Stored records:
# # #

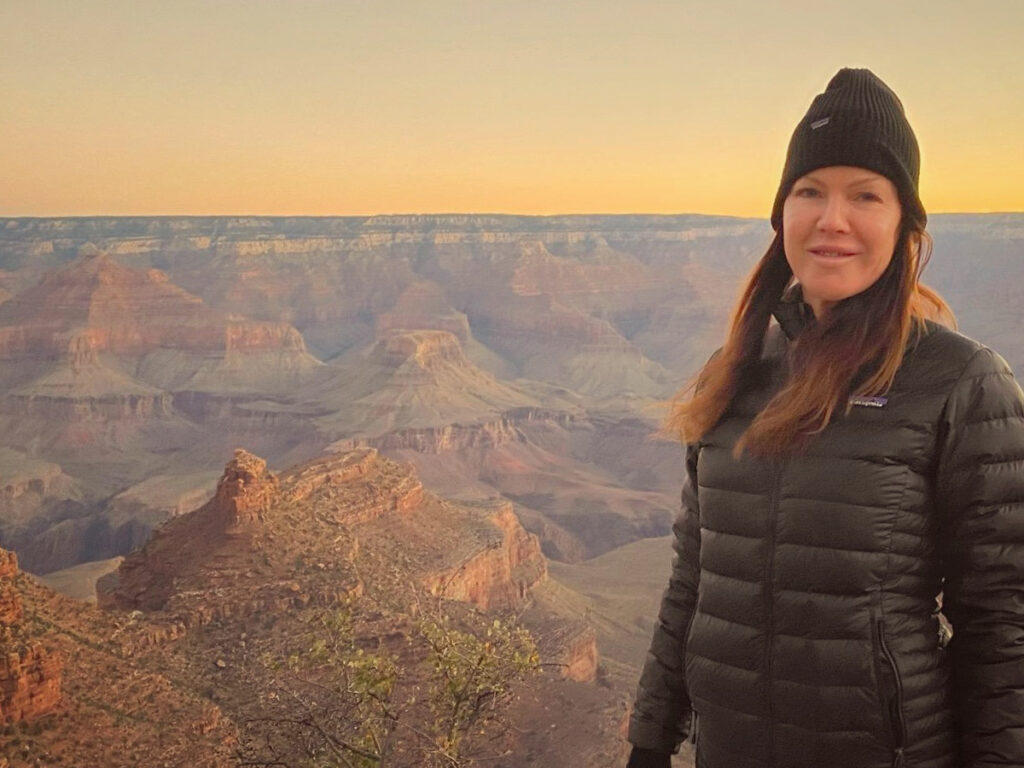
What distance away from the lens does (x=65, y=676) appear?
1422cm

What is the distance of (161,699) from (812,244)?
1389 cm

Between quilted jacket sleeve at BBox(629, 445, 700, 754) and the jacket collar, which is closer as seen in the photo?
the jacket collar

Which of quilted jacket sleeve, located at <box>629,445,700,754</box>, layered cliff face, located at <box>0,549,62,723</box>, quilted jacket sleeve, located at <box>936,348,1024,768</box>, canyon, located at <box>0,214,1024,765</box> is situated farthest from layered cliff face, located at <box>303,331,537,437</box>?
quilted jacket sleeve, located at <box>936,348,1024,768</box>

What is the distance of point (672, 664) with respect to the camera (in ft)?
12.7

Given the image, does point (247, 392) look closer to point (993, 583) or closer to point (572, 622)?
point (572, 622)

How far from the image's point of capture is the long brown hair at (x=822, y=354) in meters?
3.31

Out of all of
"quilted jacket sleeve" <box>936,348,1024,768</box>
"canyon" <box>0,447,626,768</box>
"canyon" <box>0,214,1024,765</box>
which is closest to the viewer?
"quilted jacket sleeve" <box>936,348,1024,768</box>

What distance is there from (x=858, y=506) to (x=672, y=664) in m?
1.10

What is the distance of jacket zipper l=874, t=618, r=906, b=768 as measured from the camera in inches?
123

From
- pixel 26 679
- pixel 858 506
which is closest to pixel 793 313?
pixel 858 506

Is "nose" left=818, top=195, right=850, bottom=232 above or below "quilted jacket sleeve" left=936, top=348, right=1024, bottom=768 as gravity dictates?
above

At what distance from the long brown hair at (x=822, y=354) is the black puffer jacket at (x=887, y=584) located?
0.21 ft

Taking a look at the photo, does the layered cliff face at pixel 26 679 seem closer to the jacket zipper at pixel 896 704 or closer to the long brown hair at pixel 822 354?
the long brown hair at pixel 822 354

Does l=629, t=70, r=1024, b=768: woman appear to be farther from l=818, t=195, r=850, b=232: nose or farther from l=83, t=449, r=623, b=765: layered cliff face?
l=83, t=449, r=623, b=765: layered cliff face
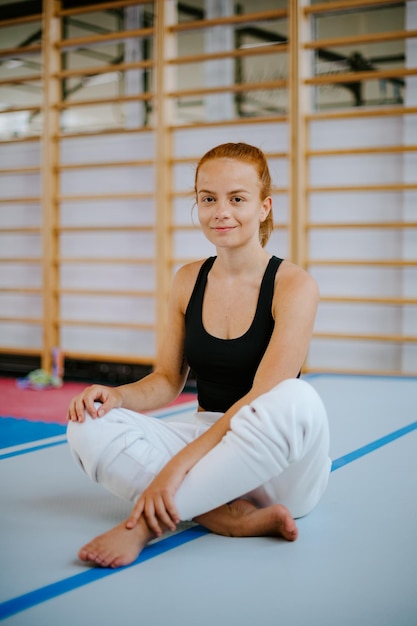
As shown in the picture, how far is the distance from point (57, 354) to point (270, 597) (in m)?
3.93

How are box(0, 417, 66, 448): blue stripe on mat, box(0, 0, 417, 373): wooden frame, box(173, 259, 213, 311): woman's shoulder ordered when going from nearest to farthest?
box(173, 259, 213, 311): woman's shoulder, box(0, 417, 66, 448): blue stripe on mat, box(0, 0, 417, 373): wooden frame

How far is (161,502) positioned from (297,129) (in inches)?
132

# # #

To do:
Print the complete listing exactly, apart from any pictures.

Output below:
What distance away from the lens does (x=65, y=676) appear?
1422cm

What is the distance of (161,699) from (812,244)?
1389 cm

Between quilted jacket sleeve at BBox(629, 445, 700, 754) and the jacket collar, which is closer as seen in the photo?
the jacket collar

Which of quilted jacket sleeve, located at <box>629,445,700,754</box>, layered cliff face, located at <box>0,549,62,723</box>, quilted jacket sleeve, located at <box>936,348,1024,768</box>, canyon, located at <box>0,214,1024,765</box> is situated farthest from layered cliff face, located at <box>303,331,537,437</box>?
quilted jacket sleeve, located at <box>936,348,1024,768</box>

What is the distance of point (672, 664) with respect to the camera (in ft)?
12.7

Given the image, does point (247, 392) look closer to point (993, 583) or closer to point (572, 622)?
point (572, 622)

How far from the image's point of capture is the long brown hair at (x=822, y=354) in meters?
3.31

Out of all of
"quilted jacket sleeve" <box>936,348,1024,768</box>
"canyon" <box>0,447,626,768</box>
"canyon" <box>0,214,1024,765</box>
which is closest to the viewer?
"quilted jacket sleeve" <box>936,348,1024,768</box>

What distance is there from (x=858, y=506) to (x=672, y=664) in m?
1.10

What is the distance of jacket zipper l=874, t=618, r=906, b=768 as measured from the camera in inches?
123

From
- pixel 26 679
- pixel 858 506
which is closest to pixel 793 313?
pixel 858 506

Is "nose" left=818, top=195, right=850, bottom=232 above or below "quilted jacket sleeve" left=936, top=348, right=1024, bottom=768 as gravity dictates?
above

At what distance from the long brown hair at (x=822, y=354) is the black puffer jacket at (x=887, y=584) located?
0.21 ft

Taking a look at the photo, does the layered cliff face at pixel 26 679 seem closer to the jacket zipper at pixel 896 704 or closer to the long brown hair at pixel 822 354?
the long brown hair at pixel 822 354

Does l=629, t=70, r=1024, b=768: woman appear to be farther from l=818, t=195, r=850, b=232: nose or farther from l=83, t=449, r=623, b=765: layered cliff face?
l=83, t=449, r=623, b=765: layered cliff face
As shown in the picture, how far is the distance from point (57, 354) to point (270, 597) (in m)?
3.93

How are box(0, 417, 66, 448): blue stripe on mat, box(0, 0, 417, 373): wooden frame, box(173, 259, 213, 311): woman's shoulder ordered when going from nearest to farthest?
box(173, 259, 213, 311): woman's shoulder, box(0, 417, 66, 448): blue stripe on mat, box(0, 0, 417, 373): wooden frame

How far is (161,502) positioned from (297,129) (in inches)?
132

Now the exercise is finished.